Hoffnungsquelle Dienstleistungen

Aktuell steht die Wirtschaft des Landes nur auf wenigen Säulen. Obwohl die Landwirtschaft nur etwa 15 Prozent zum Bruttoinlandsprodukt (BIP) beiträgt, sind hier fast 80 Prozent der arbeitenden Bevölkerung tätig. Der Sektor gilt als rückständig und dient den meisten Menschen nur der Selbstversorgung. Lebensmittel gehören daher zu den Hauptimportgütern des Landes. Sie zu importieren ist günstiger, als sie vor Ort selber zu produzieren. Der Industriesektor trägt etwa ein Fünftel zur Wertschöpfung des Landes bei, ist aber weitestgehend von globalen Wertschöpfungsketten abgeschottet, kritisiert der letzte Bericht von African Economic Outlook (AEO). Ziel müsse es sein, das Land besser in die globale Wirtschaft zu integrieren.

Großer Hoffnungsträger ist derzeit der Dienstleistungssektor (etwa 62 Prozent des BIP), der zuletzt um 4 Prozent zulegen konnte. Insbesondere die Bereiche Finanzwesen, Immobilien und Telekommunikation konnten in der Vergangenheit wachsen. Die Telekommunikationsbranche erwirtschaftet bereits heute 10 Prozent des senegalesischen BIPs. "Der Telekommunikationssektor ist ein zentraler Sektor, um die Integration der ländlichen Bevölkerung zu gewährleisten", unterstreicht Leininger die Bedeutung. Fraglich sei jedoch, ob der Sektor langfristig im regionalen Vergleich wettbewerbsfähig sein wird.
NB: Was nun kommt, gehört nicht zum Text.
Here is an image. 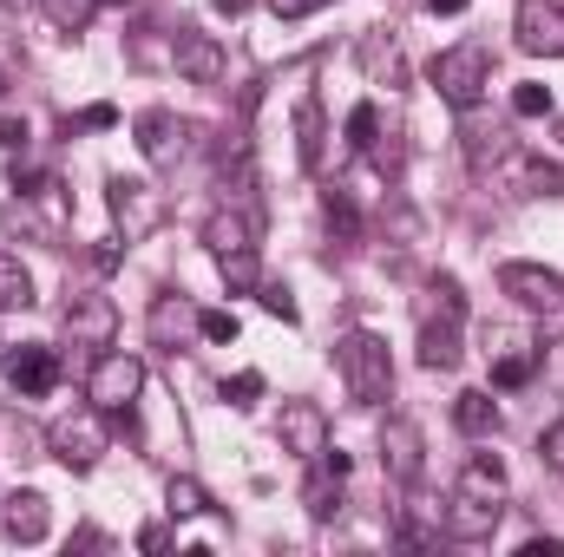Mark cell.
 Listing matches in <instances>:
<instances>
[{
  "label": "cell",
  "mask_w": 564,
  "mask_h": 557,
  "mask_svg": "<svg viewBox=\"0 0 564 557\" xmlns=\"http://www.w3.org/2000/svg\"><path fill=\"white\" fill-rule=\"evenodd\" d=\"M224 401H230V407H257V401H263V374H257V368L230 374V381H224Z\"/></svg>",
  "instance_id": "cell-31"
},
{
  "label": "cell",
  "mask_w": 564,
  "mask_h": 557,
  "mask_svg": "<svg viewBox=\"0 0 564 557\" xmlns=\"http://www.w3.org/2000/svg\"><path fill=\"white\" fill-rule=\"evenodd\" d=\"M197 335H204V341H237L243 321H237L230 308H204V315H197Z\"/></svg>",
  "instance_id": "cell-30"
},
{
  "label": "cell",
  "mask_w": 564,
  "mask_h": 557,
  "mask_svg": "<svg viewBox=\"0 0 564 557\" xmlns=\"http://www.w3.org/2000/svg\"><path fill=\"white\" fill-rule=\"evenodd\" d=\"M7 92H13V73H7V66H0V99H7Z\"/></svg>",
  "instance_id": "cell-45"
},
{
  "label": "cell",
  "mask_w": 564,
  "mask_h": 557,
  "mask_svg": "<svg viewBox=\"0 0 564 557\" xmlns=\"http://www.w3.org/2000/svg\"><path fill=\"white\" fill-rule=\"evenodd\" d=\"M139 551H171V532H164V525H144V532H139Z\"/></svg>",
  "instance_id": "cell-41"
},
{
  "label": "cell",
  "mask_w": 564,
  "mask_h": 557,
  "mask_svg": "<svg viewBox=\"0 0 564 557\" xmlns=\"http://www.w3.org/2000/svg\"><path fill=\"white\" fill-rule=\"evenodd\" d=\"M453 492H473V499H499V505H506V466H499L492 452H473V459L459 466Z\"/></svg>",
  "instance_id": "cell-18"
},
{
  "label": "cell",
  "mask_w": 564,
  "mask_h": 557,
  "mask_svg": "<svg viewBox=\"0 0 564 557\" xmlns=\"http://www.w3.org/2000/svg\"><path fill=\"white\" fill-rule=\"evenodd\" d=\"M217 270H224V282L243 295V288H263V263H257V250H237V256H217Z\"/></svg>",
  "instance_id": "cell-27"
},
{
  "label": "cell",
  "mask_w": 564,
  "mask_h": 557,
  "mask_svg": "<svg viewBox=\"0 0 564 557\" xmlns=\"http://www.w3.org/2000/svg\"><path fill=\"white\" fill-rule=\"evenodd\" d=\"M532 190H545V197L564 190V171H558V164H532Z\"/></svg>",
  "instance_id": "cell-39"
},
{
  "label": "cell",
  "mask_w": 564,
  "mask_h": 557,
  "mask_svg": "<svg viewBox=\"0 0 564 557\" xmlns=\"http://www.w3.org/2000/svg\"><path fill=\"white\" fill-rule=\"evenodd\" d=\"M426 7H433V13H466L473 0H426Z\"/></svg>",
  "instance_id": "cell-43"
},
{
  "label": "cell",
  "mask_w": 564,
  "mask_h": 557,
  "mask_svg": "<svg viewBox=\"0 0 564 557\" xmlns=\"http://www.w3.org/2000/svg\"><path fill=\"white\" fill-rule=\"evenodd\" d=\"M421 368L433 374H446V368H459V315H426L421 321Z\"/></svg>",
  "instance_id": "cell-17"
},
{
  "label": "cell",
  "mask_w": 564,
  "mask_h": 557,
  "mask_svg": "<svg viewBox=\"0 0 564 557\" xmlns=\"http://www.w3.org/2000/svg\"><path fill=\"white\" fill-rule=\"evenodd\" d=\"M79 125H86V132H112V125H119V106H86Z\"/></svg>",
  "instance_id": "cell-38"
},
{
  "label": "cell",
  "mask_w": 564,
  "mask_h": 557,
  "mask_svg": "<svg viewBox=\"0 0 564 557\" xmlns=\"http://www.w3.org/2000/svg\"><path fill=\"white\" fill-rule=\"evenodd\" d=\"M7 354H13V341H7V335H0V368H7Z\"/></svg>",
  "instance_id": "cell-47"
},
{
  "label": "cell",
  "mask_w": 564,
  "mask_h": 557,
  "mask_svg": "<svg viewBox=\"0 0 564 557\" xmlns=\"http://www.w3.org/2000/svg\"><path fill=\"white\" fill-rule=\"evenodd\" d=\"M512 33H519L525 53H539V59H564V7L558 0H519Z\"/></svg>",
  "instance_id": "cell-8"
},
{
  "label": "cell",
  "mask_w": 564,
  "mask_h": 557,
  "mask_svg": "<svg viewBox=\"0 0 564 557\" xmlns=\"http://www.w3.org/2000/svg\"><path fill=\"white\" fill-rule=\"evenodd\" d=\"M453 426H459V433H473V439H492V433H499V401H492V394H479V387H473V394H459V401H453Z\"/></svg>",
  "instance_id": "cell-20"
},
{
  "label": "cell",
  "mask_w": 564,
  "mask_h": 557,
  "mask_svg": "<svg viewBox=\"0 0 564 557\" xmlns=\"http://www.w3.org/2000/svg\"><path fill=\"white\" fill-rule=\"evenodd\" d=\"M0 144H7V151H26V119H7V125H0Z\"/></svg>",
  "instance_id": "cell-42"
},
{
  "label": "cell",
  "mask_w": 564,
  "mask_h": 557,
  "mask_svg": "<svg viewBox=\"0 0 564 557\" xmlns=\"http://www.w3.org/2000/svg\"><path fill=\"white\" fill-rule=\"evenodd\" d=\"M106 204H112V223H119L126 243H144V237L164 223V197H158L144 177H112V184H106Z\"/></svg>",
  "instance_id": "cell-5"
},
{
  "label": "cell",
  "mask_w": 564,
  "mask_h": 557,
  "mask_svg": "<svg viewBox=\"0 0 564 557\" xmlns=\"http://www.w3.org/2000/svg\"><path fill=\"white\" fill-rule=\"evenodd\" d=\"M499 518H506V505H499V499H473V492H453L446 512H440L446 538H466V545H473V538H492Z\"/></svg>",
  "instance_id": "cell-13"
},
{
  "label": "cell",
  "mask_w": 564,
  "mask_h": 557,
  "mask_svg": "<svg viewBox=\"0 0 564 557\" xmlns=\"http://www.w3.org/2000/svg\"><path fill=\"white\" fill-rule=\"evenodd\" d=\"M433 302H440V315H466V295H459V282L453 276H433V288H426Z\"/></svg>",
  "instance_id": "cell-33"
},
{
  "label": "cell",
  "mask_w": 564,
  "mask_h": 557,
  "mask_svg": "<svg viewBox=\"0 0 564 557\" xmlns=\"http://www.w3.org/2000/svg\"><path fill=\"white\" fill-rule=\"evenodd\" d=\"M348 144H355V151H375V144H381V106H375V99H361V106L348 112Z\"/></svg>",
  "instance_id": "cell-26"
},
{
  "label": "cell",
  "mask_w": 564,
  "mask_h": 557,
  "mask_svg": "<svg viewBox=\"0 0 564 557\" xmlns=\"http://www.w3.org/2000/svg\"><path fill=\"white\" fill-rule=\"evenodd\" d=\"M263 308H270L276 321H295V315H302V308H295V295H289L282 282H263Z\"/></svg>",
  "instance_id": "cell-34"
},
{
  "label": "cell",
  "mask_w": 564,
  "mask_h": 557,
  "mask_svg": "<svg viewBox=\"0 0 564 557\" xmlns=\"http://www.w3.org/2000/svg\"><path fill=\"white\" fill-rule=\"evenodd\" d=\"M132 132H139V151L151 157V164H158V171H171V164L184 157V125H177V119H171L164 106L139 112V125H132Z\"/></svg>",
  "instance_id": "cell-16"
},
{
  "label": "cell",
  "mask_w": 564,
  "mask_h": 557,
  "mask_svg": "<svg viewBox=\"0 0 564 557\" xmlns=\"http://www.w3.org/2000/svg\"><path fill=\"white\" fill-rule=\"evenodd\" d=\"M191 321H197V315H191L177 295H158V302H151V341H158V348H177V335H184Z\"/></svg>",
  "instance_id": "cell-22"
},
{
  "label": "cell",
  "mask_w": 564,
  "mask_h": 557,
  "mask_svg": "<svg viewBox=\"0 0 564 557\" xmlns=\"http://www.w3.org/2000/svg\"><path fill=\"white\" fill-rule=\"evenodd\" d=\"M210 7H217V13H230V20H237V13H243V7H250V0H210Z\"/></svg>",
  "instance_id": "cell-44"
},
{
  "label": "cell",
  "mask_w": 564,
  "mask_h": 557,
  "mask_svg": "<svg viewBox=\"0 0 564 557\" xmlns=\"http://www.w3.org/2000/svg\"><path fill=\"white\" fill-rule=\"evenodd\" d=\"M492 46L486 40H459V46H446V53H433V66H426V79H433V92L453 106V112H473L479 99H486V86H492Z\"/></svg>",
  "instance_id": "cell-2"
},
{
  "label": "cell",
  "mask_w": 564,
  "mask_h": 557,
  "mask_svg": "<svg viewBox=\"0 0 564 557\" xmlns=\"http://www.w3.org/2000/svg\"><path fill=\"white\" fill-rule=\"evenodd\" d=\"M335 368H341L348 401H361V407H381L394 394V354H388V341L375 328H348L335 341Z\"/></svg>",
  "instance_id": "cell-1"
},
{
  "label": "cell",
  "mask_w": 564,
  "mask_h": 557,
  "mask_svg": "<svg viewBox=\"0 0 564 557\" xmlns=\"http://www.w3.org/2000/svg\"><path fill=\"white\" fill-rule=\"evenodd\" d=\"M270 7H276V20H308V13H322L335 0H270Z\"/></svg>",
  "instance_id": "cell-37"
},
{
  "label": "cell",
  "mask_w": 564,
  "mask_h": 557,
  "mask_svg": "<svg viewBox=\"0 0 564 557\" xmlns=\"http://www.w3.org/2000/svg\"><path fill=\"white\" fill-rule=\"evenodd\" d=\"M512 112L519 119H552V86H539V79L512 86Z\"/></svg>",
  "instance_id": "cell-28"
},
{
  "label": "cell",
  "mask_w": 564,
  "mask_h": 557,
  "mask_svg": "<svg viewBox=\"0 0 564 557\" xmlns=\"http://www.w3.org/2000/svg\"><path fill=\"white\" fill-rule=\"evenodd\" d=\"M308 512H315V518H335V512H341V492L328 485V472L308 479Z\"/></svg>",
  "instance_id": "cell-32"
},
{
  "label": "cell",
  "mask_w": 564,
  "mask_h": 557,
  "mask_svg": "<svg viewBox=\"0 0 564 557\" xmlns=\"http://www.w3.org/2000/svg\"><path fill=\"white\" fill-rule=\"evenodd\" d=\"M40 7H46V20H53L59 33H86L93 13H99V0H40Z\"/></svg>",
  "instance_id": "cell-25"
},
{
  "label": "cell",
  "mask_w": 564,
  "mask_h": 557,
  "mask_svg": "<svg viewBox=\"0 0 564 557\" xmlns=\"http://www.w3.org/2000/svg\"><path fill=\"white\" fill-rule=\"evenodd\" d=\"M276 439H282V452H295V459L315 466V459L328 452V414H322L315 401H282Z\"/></svg>",
  "instance_id": "cell-9"
},
{
  "label": "cell",
  "mask_w": 564,
  "mask_h": 557,
  "mask_svg": "<svg viewBox=\"0 0 564 557\" xmlns=\"http://www.w3.org/2000/svg\"><path fill=\"white\" fill-rule=\"evenodd\" d=\"M519 557H564V538H525Z\"/></svg>",
  "instance_id": "cell-40"
},
{
  "label": "cell",
  "mask_w": 564,
  "mask_h": 557,
  "mask_svg": "<svg viewBox=\"0 0 564 557\" xmlns=\"http://www.w3.org/2000/svg\"><path fill=\"white\" fill-rule=\"evenodd\" d=\"M7 374H13V387H20L26 401H40V394L59 387V354H53L46 341H26V348L7 354Z\"/></svg>",
  "instance_id": "cell-14"
},
{
  "label": "cell",
  "mask_w": 564,
  "mask_h": 557,
  "mask_svg": "<svg viewBox=\"0 0 564 557\" xmlns=\"http://www.w3.org/2000/svg\"><path fill=\"white\" fill-rule=\"evenodd\" d=\"M381 466H388V479L421 485V472H426V433L408 414H388V419H381Z\"/></svg>",
  "instance_id": "cell-7"
},
{
  "label": "cell",
  "mask_w": 564,
  "mask_h": 557,
  "mask_svg": "<svg viewBox=\"0 0 564 557\" xmlns=\"http://www.w3.org/2000/svg\"><path fill=\"white\" fill-rule=\"evenodd\" d=\"M0 7H7V13H20V7H40V0H0Z\"/></svg>",
  "instance_id": "cell-46"
},
{
  "label": "cell",
  "mask_w": 564,
  "mask_h": 557,
  "mask_svg": "<svg viewBox=\"0 0 564 557\" xmlns=\"http://www.w3.org/2000/svg\"><path fill=\"white\" fill-rule=\"evenodd\" d=\"M99 7H126V0H99Z\"/></svg>",
  "instance_id": "cell-48"
},
{
  "label": "cell",
  "mask_w": 564,
  "mask_h": 557,
  "mask_svg": "<svg viewBox=\"0 0 564 557\" xmlns=\"http://www.w3.org/2000/svg\"><path fill=\"white\" fill-rule=\"evenodd\" d=\"M171 66H177V79H191V86H224L230 53H224V40H217V33L177 26V33H171Z\"/></svg>",
  "instance_id": "cell-6"
},
{
  "label": "cell",
  "mask_w": 564,
  "mask_h": 557,
  "mask_svg": "<svg viewBox=\"0 0 564 557\" xmlns=\"http://www.w3.org/2000/svg\"><path fill=\"white\" fill-rule=\"evenodd\" d=\"M295 157H302V171H322V106L315 99L295 106Z\"/></svg>",
  "instance_id": "cell-21"
},
{
  "label": "cell",
  "mask_w": 564,
  "mask_h": 557,
  "mask_svg": "<svg viewBox=\"0 0 564 557\" xmlns=\"http://www.w3.org/2000/svg\"><path fill=\"white\" fill-rule=\"evenodd\" d=\"M539 459H545L552 472H564V419L552 426V433H539Z\"/></svg>",
  "instance_id": "cell-35"
},
{
  "label": "cell",
  "mask_w": 564,
  "mask_h": 557,
  "mask_svg": "<svg viewBox=\"0 0 564 557\" xmlns=\"http://www.w3.org/2000/svg\"><path fill=\"white\" fill-rule=\"evenodd\" d=\"M13 308H33V276L20 256L0 250V315H13Z\"/></svg>",
  "instance_id": "cell-23"
},
{
  "label": "cell",
  "mask_w": 564,
  "mask_h": 557,
  "mask_svg": "<svg viewBox=\"0 0 564 557\" xmlns=\"http://www.w3.org/2000/svg\"><path fill=\"white\" fill-rule=\"evenodd\" d=\"M66 335H73V348H112L119 341V308H112V295H73L66 302Z\"/></svg>",
  "instance_id": "cell-11"
},
{
  "label": "cell",
  "mask_w": 564,
  "mask_h": 557,
  "mask_svg": "<svg viewBox=\"0 0 564 557\" xmlns=\"http://www.w3.org/2000/svg\"><path fill=\"white\" fill-rule=\"evenodd\" d=\"M139 394H144V361L139 354H112V348H106V354L93 361V374H86V401L112 419V414H126Z\"/></svg>",
  "instance_id": "cell-3"
},
{
  "label": "cell",
  "mask_w": 564,
  "mask_h": 557,
  "mask_svg": "<svg viewBox=\"0 0 564 557\" xmlns=\"http://www.w3.org/2000/svg\"><path fill=\"white\" fill-rule=\"evenodd\" d=\"M506 151H512L506 125H486V119H473V112H466V164H473V171H492Z\"/></svg>",
  "instance_id": "cell-19"
},
{
  "label": "cell",
  "mask_w": 564,
  "mask_h": 557,
  "mask_svg": "<svg viewBox=\"0 0 564 557\" xmlns=\"http://www.w3.org/2000/svg\"><path fill=\"white\" fill-rule=\"evenodd\" d=\"M164 499H171V518H197V512H210V492H204L191 472H177V479L164 485Z\"/></svg>",
  "instance_id": "cell-24"
},
{
  "label": "cell",
  "mask_w": 564,
  "mask_h": 557,
  "mask_svg": "<svg viewBox=\"0 0 564 557\" xmlns=\"http://www.w3.org/2000/svg\"><path fill=\"white\" fill-rule=\"evenodd\" d=\"M257 230H263L257 204H250V197H230L224 210H210L204 243H210V256H237V250H257Z\"/></svg>",
  "instance_id": "cell-10"
},
{
  "label": "cell",
  "mask_w": 564,
  "mask_h": 557,
  "mask_svg": "<svg viewBox=\"0 0 564 557\" xmlns=\"http://www.w3.org/2000/svg\"><path fill=\"white\" fill-rule=\"evenodd\" d=\"M499 288H506L519 308H564V276L545 270V263H506V270H499Z\"/></svg>",
  "instance_id": "cell-12"
},
{
  "label": "cell",
  "mask_w": 564,
  "mask_h": 557,
  "mask_svg": "<svg viewBox=\"0 0 564 557\" xmlns=\"http://www.w3.org/2000/svg\"><path fill=\"white\" fill-rule=\"evenodd\" d=\"M328 223H341V230H348V237H355V230H361V217H355V204H348V197H341V190H328Z\"/></svg>",
  "instance_id": "cell-36"
},
{
  "label": "cell",
  "mask_w": 564,
  "mask_h": 557,
  "mask_svg": "<svg viewBox=\"0 0 564 557\" xmlns=\"http://www.w3.org/2000/svg\"><path fill=\"white\" fill-rule=\"evenodd\" d=\"M0 532H7L13 545H40V538L53 532V499H46V492H13V499L0 505Z\"/></svg>",
  "instance_id": "cell-15"
},
{
  "label": "cell",
  "mask_w": 564,
  "mask_h": 557,
  "mask_svg": "<svg viewBox=\"0 0 564 557\" xmlns=\"http://www.w3.org/2000/svg\"><path fill=\"white\" fill-rule=\"evenodd\" d=\"M46 446H53V459H59L66 472H93L99 452H106V414H99V407L59 414L53 419V433H46Z\"/></svg>",
  "instance_id": "cell-4"
},
{
  "label": "cell",
  "mask_w": 564,
  "mask_h": 557,
  "mask_svg": "<svg viewBox=\"0 0 564 557\" xmlns=\"http://www.w3.org/2000/svg\"><path fill=\"white\" fill-rule=\"evenodd\" d=\"M532 368H539V354H499L492 361V387H525Z\"/></svg>",
  "instance_id": "cell-29"
}]
</instances>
Herausforderungen für die Zukunft

Die Weltbank bescheinigt dem Senegal insgesamt einen schwachen Privatsektor. Dieser müsse gestärkt werden, um das Land wirtschaftlich voranzubringen. Im Senegal steckt viel Potenzial, das es zu wecken gilt. Vor allem von den Bereichen Tourismus und Fischerei könne Senegal langfristig profitieren, meint die Expertin vom DIE. Eine wichtige Zukunftsaufgabe stellt zusätzlich die Reduzierung der Armut dar. Fast die Hälfte aller Senegalesen lebt unterhalb der Armutsgrenze.

In ihrem Länderbericht zum Senegal warnt die Weltbank zusätzlich noch vor den Auswirkungen der immer noch grassierenden Ebola-Epidemie auf die Wirtschaft des Landes. Diese Gefahr sieht auch Leininger, auch wenn sie momentan nicht akut ist. Bislang blieben die Auswirkungen des Virus gering. "Allerdings kann eine Ebola-Welle die Stabilität des Staates potenziell erschüttern", so Leininger.